> [Brief]
Copy out every line in the data below that contains the string "grandstand".

[Raw data]
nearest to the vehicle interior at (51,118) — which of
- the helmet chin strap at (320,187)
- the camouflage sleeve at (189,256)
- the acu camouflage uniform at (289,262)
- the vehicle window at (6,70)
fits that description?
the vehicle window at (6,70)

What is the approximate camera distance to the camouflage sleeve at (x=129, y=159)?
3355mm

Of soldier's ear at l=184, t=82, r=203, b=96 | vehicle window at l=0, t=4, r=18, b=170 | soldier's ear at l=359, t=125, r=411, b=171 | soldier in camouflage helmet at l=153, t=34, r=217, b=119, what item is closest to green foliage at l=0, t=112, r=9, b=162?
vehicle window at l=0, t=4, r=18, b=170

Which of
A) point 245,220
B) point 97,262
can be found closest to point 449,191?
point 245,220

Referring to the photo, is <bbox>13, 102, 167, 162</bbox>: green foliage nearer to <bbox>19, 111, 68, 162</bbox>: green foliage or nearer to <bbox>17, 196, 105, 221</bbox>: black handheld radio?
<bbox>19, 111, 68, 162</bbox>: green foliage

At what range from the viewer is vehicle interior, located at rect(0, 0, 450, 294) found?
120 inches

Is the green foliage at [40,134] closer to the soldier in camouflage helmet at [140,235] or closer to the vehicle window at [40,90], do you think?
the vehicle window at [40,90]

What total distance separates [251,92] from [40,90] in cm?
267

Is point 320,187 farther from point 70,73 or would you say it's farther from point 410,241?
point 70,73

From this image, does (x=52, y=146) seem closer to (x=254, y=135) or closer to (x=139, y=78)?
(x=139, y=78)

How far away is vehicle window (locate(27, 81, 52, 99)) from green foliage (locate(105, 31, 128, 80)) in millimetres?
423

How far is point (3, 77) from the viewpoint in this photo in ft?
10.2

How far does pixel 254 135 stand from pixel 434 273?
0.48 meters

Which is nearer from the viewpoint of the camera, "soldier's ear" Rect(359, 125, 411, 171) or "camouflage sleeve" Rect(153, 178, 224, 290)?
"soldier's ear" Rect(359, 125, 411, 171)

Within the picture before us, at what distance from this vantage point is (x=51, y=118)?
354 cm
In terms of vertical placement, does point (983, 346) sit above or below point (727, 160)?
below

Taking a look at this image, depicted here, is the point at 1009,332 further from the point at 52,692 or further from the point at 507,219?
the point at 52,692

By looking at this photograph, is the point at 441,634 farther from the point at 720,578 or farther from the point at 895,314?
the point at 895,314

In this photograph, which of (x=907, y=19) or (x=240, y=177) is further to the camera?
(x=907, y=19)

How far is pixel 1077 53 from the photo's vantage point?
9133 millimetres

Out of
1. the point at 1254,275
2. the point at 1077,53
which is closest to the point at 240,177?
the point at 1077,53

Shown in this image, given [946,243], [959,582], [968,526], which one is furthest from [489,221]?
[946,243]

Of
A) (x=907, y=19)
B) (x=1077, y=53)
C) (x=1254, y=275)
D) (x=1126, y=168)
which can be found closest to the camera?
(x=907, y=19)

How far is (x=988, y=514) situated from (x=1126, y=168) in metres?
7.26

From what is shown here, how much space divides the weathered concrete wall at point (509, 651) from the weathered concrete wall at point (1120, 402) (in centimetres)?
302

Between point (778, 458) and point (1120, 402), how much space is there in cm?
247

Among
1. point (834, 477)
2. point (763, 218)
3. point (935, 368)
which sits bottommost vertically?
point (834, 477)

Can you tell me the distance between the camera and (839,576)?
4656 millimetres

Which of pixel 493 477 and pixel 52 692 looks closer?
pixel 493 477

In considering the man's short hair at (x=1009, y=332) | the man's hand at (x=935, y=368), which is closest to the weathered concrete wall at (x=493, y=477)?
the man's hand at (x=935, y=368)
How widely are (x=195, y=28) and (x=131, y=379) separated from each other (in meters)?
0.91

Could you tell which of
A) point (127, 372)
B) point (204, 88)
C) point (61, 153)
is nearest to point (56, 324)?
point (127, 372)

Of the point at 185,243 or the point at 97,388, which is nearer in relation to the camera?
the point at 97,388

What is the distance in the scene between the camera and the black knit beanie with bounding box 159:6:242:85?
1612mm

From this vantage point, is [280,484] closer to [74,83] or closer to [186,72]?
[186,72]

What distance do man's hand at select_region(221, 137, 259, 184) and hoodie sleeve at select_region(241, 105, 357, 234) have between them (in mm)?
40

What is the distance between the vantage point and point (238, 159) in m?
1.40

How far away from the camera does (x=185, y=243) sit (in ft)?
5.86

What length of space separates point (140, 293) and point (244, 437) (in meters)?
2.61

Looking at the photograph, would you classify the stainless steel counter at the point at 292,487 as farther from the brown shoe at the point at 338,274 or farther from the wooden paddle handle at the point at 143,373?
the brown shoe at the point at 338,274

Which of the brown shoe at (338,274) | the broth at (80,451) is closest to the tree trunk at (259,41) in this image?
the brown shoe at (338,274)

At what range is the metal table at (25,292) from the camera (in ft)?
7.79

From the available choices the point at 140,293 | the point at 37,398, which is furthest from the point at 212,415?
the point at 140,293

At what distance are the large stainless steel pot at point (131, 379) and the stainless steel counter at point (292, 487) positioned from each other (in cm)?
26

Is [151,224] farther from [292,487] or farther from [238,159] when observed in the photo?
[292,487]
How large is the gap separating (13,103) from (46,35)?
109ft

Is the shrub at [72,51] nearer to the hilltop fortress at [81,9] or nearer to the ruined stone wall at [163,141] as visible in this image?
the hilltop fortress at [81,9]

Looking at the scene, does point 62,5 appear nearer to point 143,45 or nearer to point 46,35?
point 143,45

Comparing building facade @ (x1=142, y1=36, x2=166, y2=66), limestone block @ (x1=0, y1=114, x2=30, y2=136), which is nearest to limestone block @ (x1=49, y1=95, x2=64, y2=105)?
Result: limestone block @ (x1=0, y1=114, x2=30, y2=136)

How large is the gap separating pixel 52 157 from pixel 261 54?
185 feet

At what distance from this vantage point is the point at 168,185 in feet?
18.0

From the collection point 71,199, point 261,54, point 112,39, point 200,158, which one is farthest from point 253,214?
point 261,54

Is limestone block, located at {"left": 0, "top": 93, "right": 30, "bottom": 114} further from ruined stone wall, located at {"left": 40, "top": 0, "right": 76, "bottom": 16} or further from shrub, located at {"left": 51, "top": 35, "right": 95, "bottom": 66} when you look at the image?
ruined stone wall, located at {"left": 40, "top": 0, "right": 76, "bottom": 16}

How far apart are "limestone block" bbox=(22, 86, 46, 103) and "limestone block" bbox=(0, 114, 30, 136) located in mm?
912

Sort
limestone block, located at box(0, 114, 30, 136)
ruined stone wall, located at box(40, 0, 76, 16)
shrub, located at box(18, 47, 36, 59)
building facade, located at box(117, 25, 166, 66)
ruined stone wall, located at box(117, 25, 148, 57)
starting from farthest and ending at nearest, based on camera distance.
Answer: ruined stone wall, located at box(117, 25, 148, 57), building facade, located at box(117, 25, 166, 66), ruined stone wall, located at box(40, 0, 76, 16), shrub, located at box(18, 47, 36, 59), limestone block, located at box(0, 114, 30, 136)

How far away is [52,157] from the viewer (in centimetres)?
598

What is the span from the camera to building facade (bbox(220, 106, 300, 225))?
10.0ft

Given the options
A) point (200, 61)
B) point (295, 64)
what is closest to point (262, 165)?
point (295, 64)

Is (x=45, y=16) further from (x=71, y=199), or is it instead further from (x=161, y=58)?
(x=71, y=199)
---
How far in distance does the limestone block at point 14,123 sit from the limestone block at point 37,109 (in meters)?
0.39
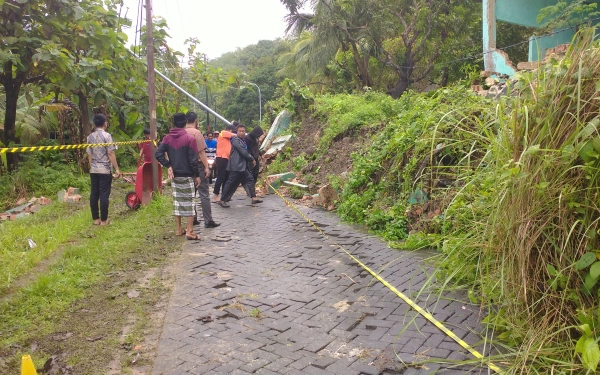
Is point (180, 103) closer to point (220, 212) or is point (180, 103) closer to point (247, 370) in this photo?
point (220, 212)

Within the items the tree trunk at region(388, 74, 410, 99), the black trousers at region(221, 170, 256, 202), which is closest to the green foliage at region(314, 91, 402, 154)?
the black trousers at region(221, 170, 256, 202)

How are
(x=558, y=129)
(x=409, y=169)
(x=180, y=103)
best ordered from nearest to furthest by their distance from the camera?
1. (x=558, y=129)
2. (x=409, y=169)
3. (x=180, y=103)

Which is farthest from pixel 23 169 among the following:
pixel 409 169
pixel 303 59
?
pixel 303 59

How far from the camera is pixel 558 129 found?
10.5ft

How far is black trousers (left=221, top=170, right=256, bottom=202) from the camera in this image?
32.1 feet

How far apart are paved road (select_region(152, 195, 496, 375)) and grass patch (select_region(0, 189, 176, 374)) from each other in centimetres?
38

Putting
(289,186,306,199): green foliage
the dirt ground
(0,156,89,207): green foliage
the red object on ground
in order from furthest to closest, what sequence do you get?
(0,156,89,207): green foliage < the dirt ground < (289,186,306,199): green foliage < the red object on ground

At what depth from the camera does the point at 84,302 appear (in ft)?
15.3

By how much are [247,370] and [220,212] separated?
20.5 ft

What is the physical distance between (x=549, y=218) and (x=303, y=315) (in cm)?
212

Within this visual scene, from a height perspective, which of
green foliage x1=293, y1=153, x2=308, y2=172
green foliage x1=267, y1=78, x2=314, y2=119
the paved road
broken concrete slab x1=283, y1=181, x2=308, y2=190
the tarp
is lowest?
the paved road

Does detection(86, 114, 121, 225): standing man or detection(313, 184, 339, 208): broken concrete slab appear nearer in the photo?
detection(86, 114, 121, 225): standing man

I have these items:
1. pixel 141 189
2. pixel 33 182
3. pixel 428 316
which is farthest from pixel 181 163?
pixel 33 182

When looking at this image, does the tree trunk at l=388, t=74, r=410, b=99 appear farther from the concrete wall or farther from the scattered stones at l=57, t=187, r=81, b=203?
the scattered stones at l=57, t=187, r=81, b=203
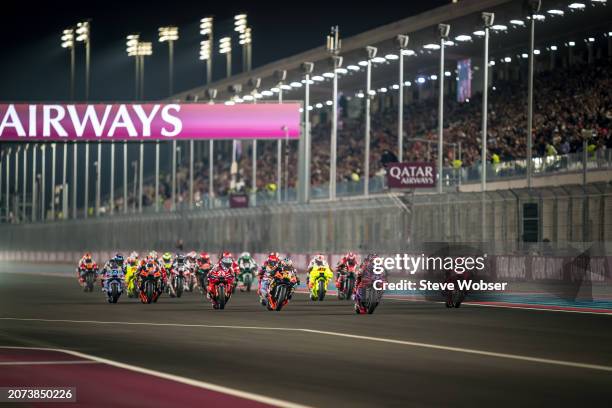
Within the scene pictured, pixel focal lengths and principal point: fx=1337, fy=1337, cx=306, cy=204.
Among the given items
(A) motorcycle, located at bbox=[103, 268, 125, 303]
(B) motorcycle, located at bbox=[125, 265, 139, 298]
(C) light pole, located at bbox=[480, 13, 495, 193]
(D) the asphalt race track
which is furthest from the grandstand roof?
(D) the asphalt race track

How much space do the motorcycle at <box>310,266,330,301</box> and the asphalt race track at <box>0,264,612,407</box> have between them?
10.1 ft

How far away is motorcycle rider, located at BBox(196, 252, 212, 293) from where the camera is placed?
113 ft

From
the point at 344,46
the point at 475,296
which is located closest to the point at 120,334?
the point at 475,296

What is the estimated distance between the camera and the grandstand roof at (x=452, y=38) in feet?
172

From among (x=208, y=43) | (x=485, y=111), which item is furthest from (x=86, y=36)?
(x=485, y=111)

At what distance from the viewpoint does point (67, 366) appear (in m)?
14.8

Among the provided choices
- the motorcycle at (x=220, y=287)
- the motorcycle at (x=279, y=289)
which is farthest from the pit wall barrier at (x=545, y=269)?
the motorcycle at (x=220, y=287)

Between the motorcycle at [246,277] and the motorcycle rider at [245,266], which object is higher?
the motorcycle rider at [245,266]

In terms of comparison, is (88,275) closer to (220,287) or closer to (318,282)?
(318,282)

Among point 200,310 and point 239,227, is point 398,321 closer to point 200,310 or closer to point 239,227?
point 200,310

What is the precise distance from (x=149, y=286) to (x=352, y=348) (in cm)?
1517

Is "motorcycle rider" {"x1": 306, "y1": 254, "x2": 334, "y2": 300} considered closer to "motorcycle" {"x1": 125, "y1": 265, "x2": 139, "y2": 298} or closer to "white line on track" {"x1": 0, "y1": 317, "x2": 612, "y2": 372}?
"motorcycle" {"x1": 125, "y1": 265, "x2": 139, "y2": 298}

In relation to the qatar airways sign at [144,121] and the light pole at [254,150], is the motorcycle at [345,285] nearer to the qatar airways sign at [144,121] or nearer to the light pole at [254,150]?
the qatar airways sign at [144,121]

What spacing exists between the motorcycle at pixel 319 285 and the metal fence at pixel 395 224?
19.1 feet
...
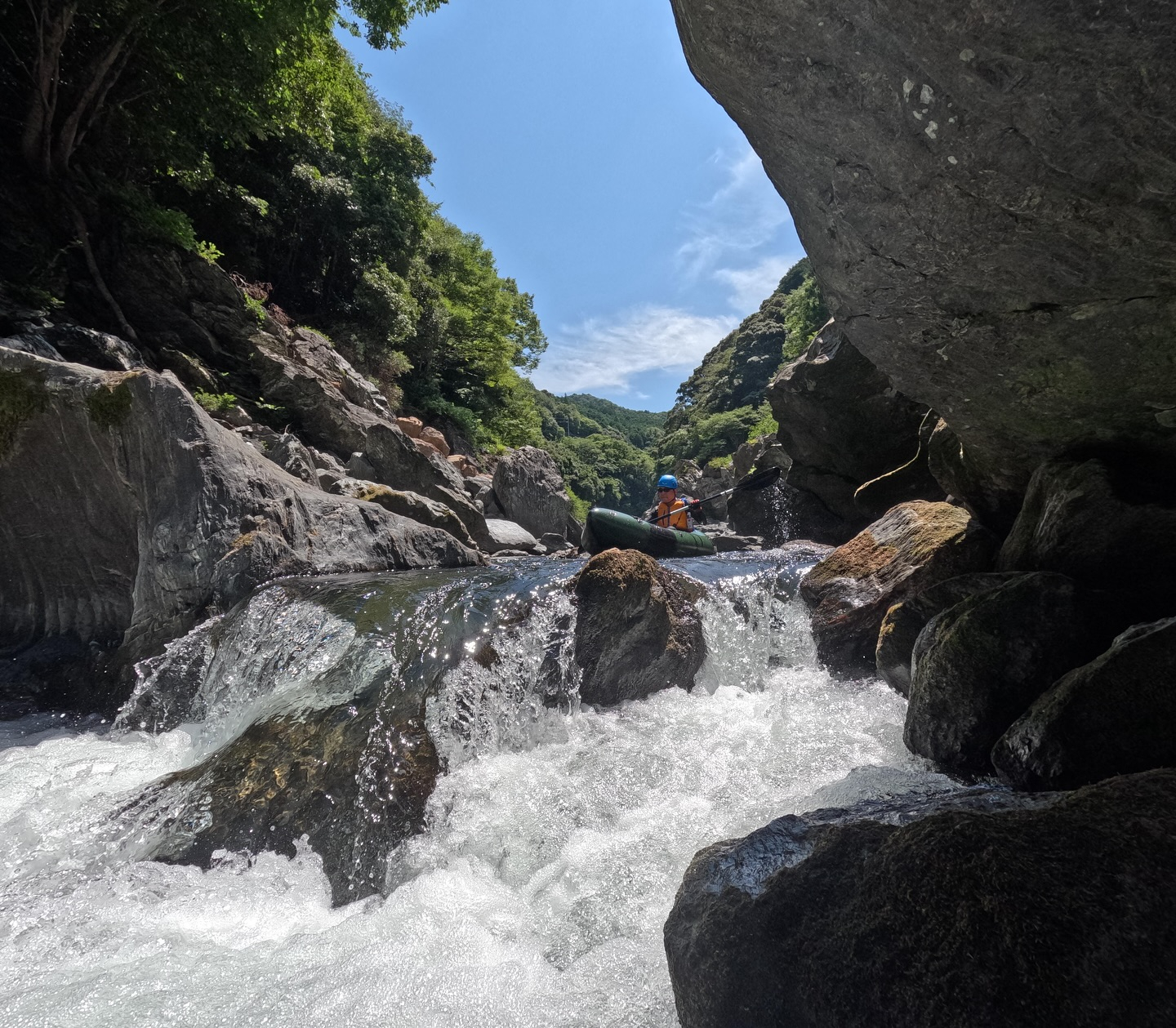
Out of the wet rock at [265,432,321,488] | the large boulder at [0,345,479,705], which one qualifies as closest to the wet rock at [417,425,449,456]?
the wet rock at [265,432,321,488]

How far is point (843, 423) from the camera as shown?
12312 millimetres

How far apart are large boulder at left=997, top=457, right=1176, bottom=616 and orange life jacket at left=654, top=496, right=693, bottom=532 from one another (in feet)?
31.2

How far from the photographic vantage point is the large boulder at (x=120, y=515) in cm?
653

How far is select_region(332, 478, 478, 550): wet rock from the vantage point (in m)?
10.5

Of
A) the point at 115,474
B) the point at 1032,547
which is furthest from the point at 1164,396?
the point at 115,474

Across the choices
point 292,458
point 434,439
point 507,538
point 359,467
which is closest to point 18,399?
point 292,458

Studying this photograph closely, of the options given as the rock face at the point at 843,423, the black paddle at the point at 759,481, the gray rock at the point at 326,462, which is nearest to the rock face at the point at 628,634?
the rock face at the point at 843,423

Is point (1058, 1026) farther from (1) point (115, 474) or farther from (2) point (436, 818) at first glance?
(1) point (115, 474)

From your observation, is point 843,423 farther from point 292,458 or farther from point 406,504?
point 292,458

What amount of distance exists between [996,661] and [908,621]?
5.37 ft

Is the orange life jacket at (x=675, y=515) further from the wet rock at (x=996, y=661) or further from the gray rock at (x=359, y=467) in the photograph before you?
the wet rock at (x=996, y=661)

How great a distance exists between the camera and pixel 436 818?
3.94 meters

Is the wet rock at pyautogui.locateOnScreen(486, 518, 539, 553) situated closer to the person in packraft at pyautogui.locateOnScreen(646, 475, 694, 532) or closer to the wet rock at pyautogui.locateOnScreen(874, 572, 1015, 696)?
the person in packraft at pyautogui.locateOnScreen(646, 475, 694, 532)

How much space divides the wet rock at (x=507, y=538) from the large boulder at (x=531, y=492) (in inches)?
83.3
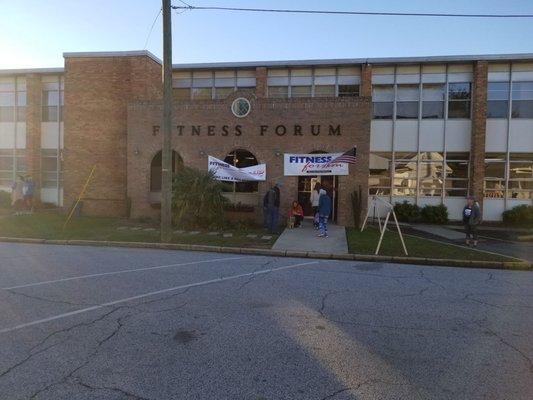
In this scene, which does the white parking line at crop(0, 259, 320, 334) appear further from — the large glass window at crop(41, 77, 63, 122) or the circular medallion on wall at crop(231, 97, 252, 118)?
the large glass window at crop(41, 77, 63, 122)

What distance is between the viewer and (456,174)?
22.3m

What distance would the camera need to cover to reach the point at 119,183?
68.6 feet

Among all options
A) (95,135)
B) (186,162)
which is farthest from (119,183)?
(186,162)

> [Solution to the problem]
which is furthest from the grandstand roof?
What is the estimated distance between the camera and the grandstand roof at (x=452, y=38) in feet?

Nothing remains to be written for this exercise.